Chatsworth House has reopened after its biggest restoration project in 200 years.
The 10-year long programme, which cost about £32m, has seen "priceless" paintings restored, brickwork scrubbed and turrets rebuilt.
Dentistry tools were used to scrape out mortar in between huge blocks in the Derbyshire stately home's walls.
The Duchess of Devonshire said she was "absolutely thrilled to bits" by the work.
"We never thought it would take this long, but it's been so worthwhile," she said.
The Duke of Devonshire said: "I don't think we realised there was so much to do... we hadn't had a look inside properly... the house was built to show off."
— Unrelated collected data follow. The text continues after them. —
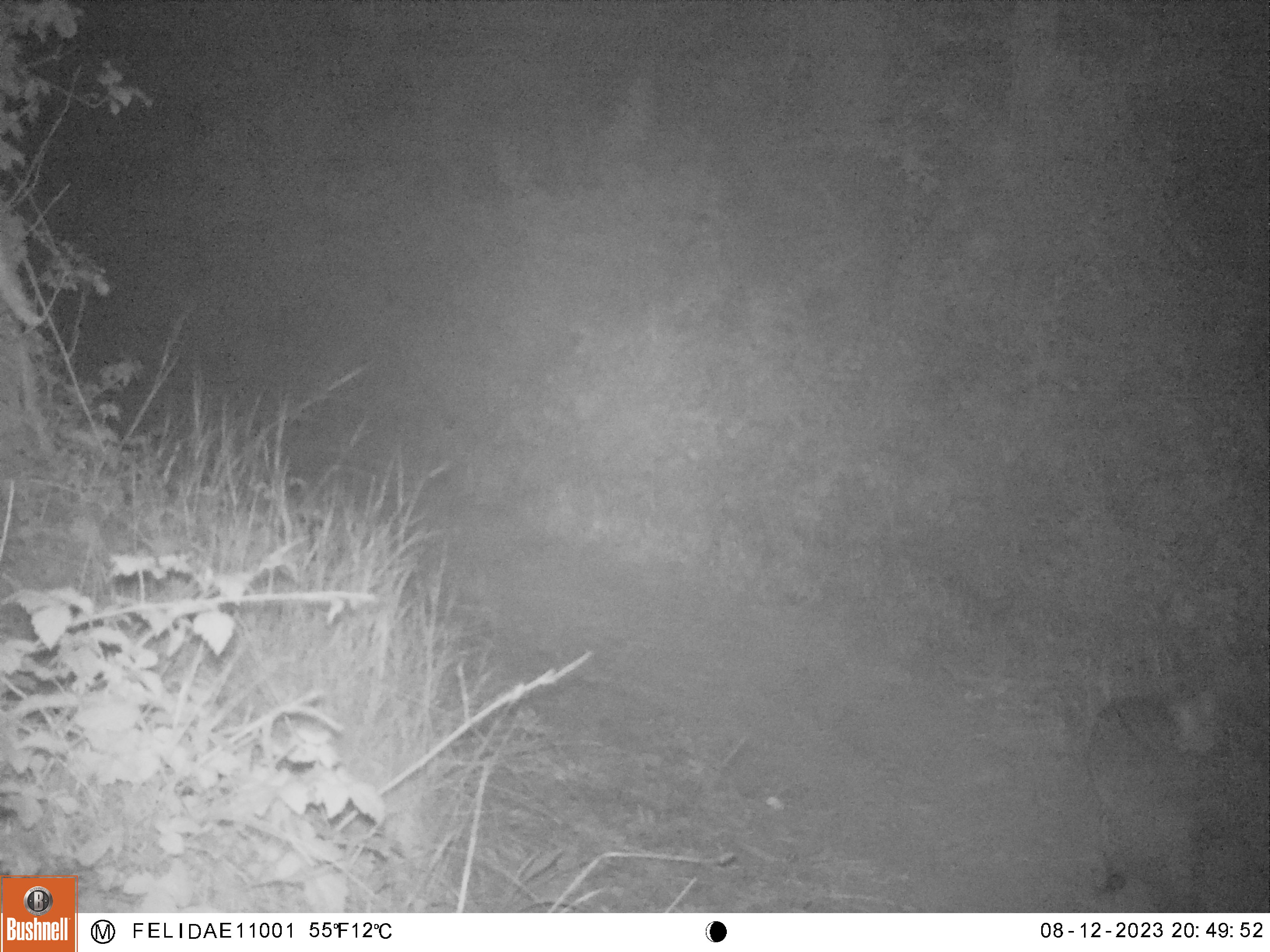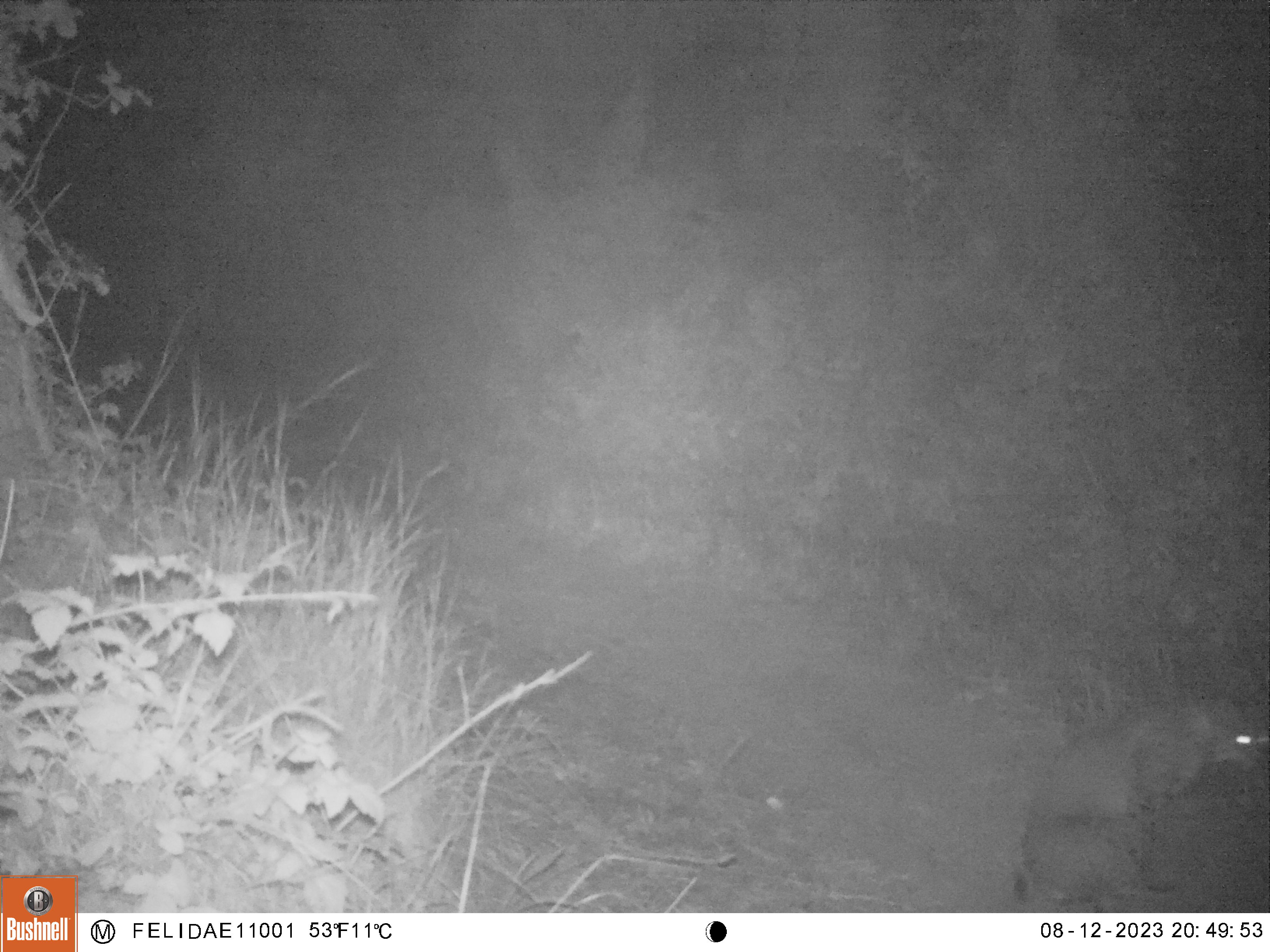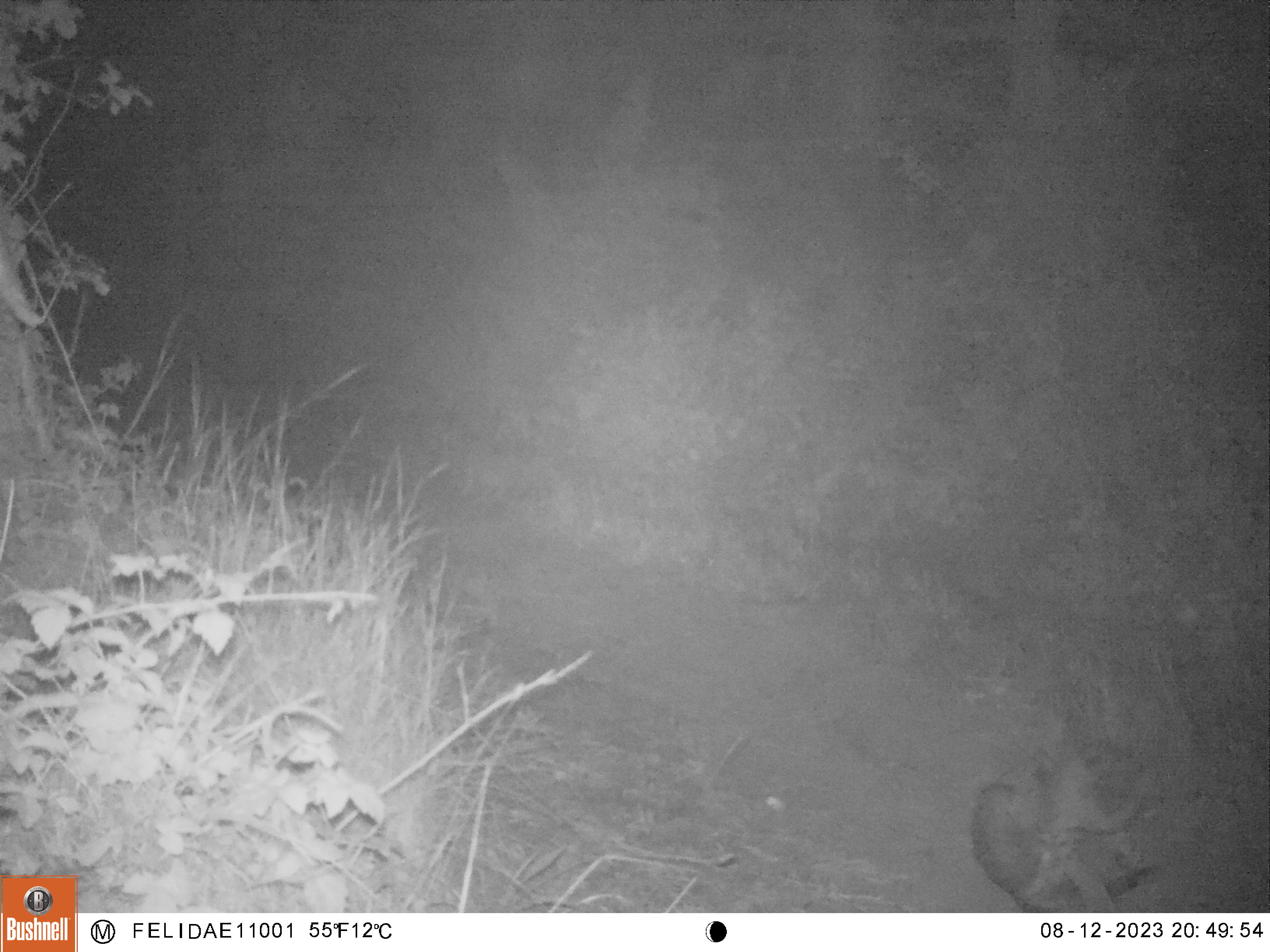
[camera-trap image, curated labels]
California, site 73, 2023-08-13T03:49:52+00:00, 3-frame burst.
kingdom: Animalia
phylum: Chordata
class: Mammalia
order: Carnivora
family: Felidae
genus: Lynx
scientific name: Lynx rufus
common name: bobcat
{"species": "bobcat (Lynx rufus)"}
The Duke added that notes from builders and craftsmen in the 19th century had been found during the refit.
He said somebody had written "something about the corn laws and somebody else wrote, 'down with the Tories' - and there's some quite rude things as well I couldn't possibly repeat".
Visitors to an exhibition, entitled Chatsworth Renewed, will see the "extraordinary craftsmanship" that has gone into the restoration work, said curator Anna Farthing.
Tracts of lead have been replaced on the roof, tapestries and paintings cleaned, statues scrubbed and water features refurbished.
In 2004, a structural survey of the house was undertaken revealing that major work was necessary to preserve the building for the next 100 years.
It was also deemed to be at significant risk from fire or flooding.
Weather damage and industrial pollution over hundreds of years also meant cleaning and replacing grit stone across the exterior of the house.
The exhibition detailing all the work will be on show at Chatsworth until October.